Cryptocurrency criminals stole approximately $713 million from individual investors in 2025, using a combination of digital exploits and physical violence, underscoring the escalating risks in the largely unregulated crypto space.
In 2025, crypto criminals extracted over $700 million from individual investors, marking a significant rise in personal thefts as cryptocurrency adoption grows. Blockchain analysis firm Chainalysis reports that while total crypto thefts reached $3.4 billion last year, attacks on individuals accounted for about 20% of that sum, with incidents doubling from 40,000 in 2022 to 80,000 in 2025. This surge is attributed to improved security at major exchanges pushing criminals towards easier targets: everyday holders who often lack robust protections.
The human cost is starkly illustrated by victims like Helen and Richard, a UK couple who lost $315,000 in Cardano coins after hackers accessed their cloud storage. For seven years, they diligently invested, only to watch helplessly as their savings were transferred to untraceable wallets. “You can see your money there on the public blockchain, but there’s nothing you can do to get it back,” Helen said, describing the agony of visible but irretrievable loss. Their story echoes thousands of others where digital keys are compromised through phishing, malware, or data breaches.

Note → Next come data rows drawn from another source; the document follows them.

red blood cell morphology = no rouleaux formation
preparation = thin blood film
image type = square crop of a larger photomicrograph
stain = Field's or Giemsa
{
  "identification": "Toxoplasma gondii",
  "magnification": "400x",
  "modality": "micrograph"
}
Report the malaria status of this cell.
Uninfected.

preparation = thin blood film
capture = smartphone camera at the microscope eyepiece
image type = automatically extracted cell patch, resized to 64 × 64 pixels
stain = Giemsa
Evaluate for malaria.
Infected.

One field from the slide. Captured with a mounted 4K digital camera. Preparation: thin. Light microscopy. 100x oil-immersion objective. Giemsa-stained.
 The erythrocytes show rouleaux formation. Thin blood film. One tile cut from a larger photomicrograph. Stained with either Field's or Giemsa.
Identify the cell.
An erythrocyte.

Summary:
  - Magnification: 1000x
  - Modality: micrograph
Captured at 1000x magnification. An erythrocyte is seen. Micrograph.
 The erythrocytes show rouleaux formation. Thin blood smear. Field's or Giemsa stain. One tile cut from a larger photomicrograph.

Criminals employ both cyber and physical tactics, with “wrench attacks” – a term coined for burglaries and muggings aimed at stealing crypto – becoming increasingly common. In one gruesome case in Spain last April, a man was shot and held captive for hours while criminals tried to access his wallet; his body was later found in woodland. Similarly, in France, Ledger co-founder David Balland was abducted and had a finger cut off during an extortion attempt. These violent methods highlight how traditional robbery has evolved to target digital assets.
Organized groups like the Social Engineering Enterprise, whose members pleaded guilty in the US to stealing $260 million, use hacked databases to identify and scam wealthy individuals. By cross-referencing stolen data from sources like luxury brand parent company Kering, they tailor phishing schemes, sometimes even orchestrating home invasions. North Korean state-sponsored hackers are also actively targeting crypto-rich individuals, as warned by blockchain firm Elliptic in October.
The regulatory landscape offers little solace. In the UK, the Financial Conduct Authority (FCA) states that crypto remains high-risk and largely unprotected, with victims unlikely to recover losses. Unlike traditional finance, where banks may cover fraud, crypto investors are often on their own, especially if using self-custody wallets. Binance, the largest exchange, has its theft advice page blocked in the UK due to lack of authorization, leaving users vulnerable.
Experts note that the anonymity and finality of blockchain transactions make crypto theft particularly devastating. Phil Ariss of TRM Labs explains that criminal groups comfortable with violence naturally migrate to crypto as it becomes mainstream. Matthew Jones, founder of security firm Haven, adds that the abundance of stolen data enriches target lists, making “Bitcoin millionaires” frequent marks. He advocates for enhanced security features like biometric checks and geofencing in wallets.
Despite the risks, the allure of cryptocurrency persists, with global ownership estimated at 560 million people. Victims like Helen and Richard, who sold family possessions and faced homelessness, still plan to reinvest if they recover funds. The industry faces a critical juncture: as attacks proliferate, stronger security practices and regulatory frameworks are urgently needed to protect individuals from both digital deceptions and physical threats.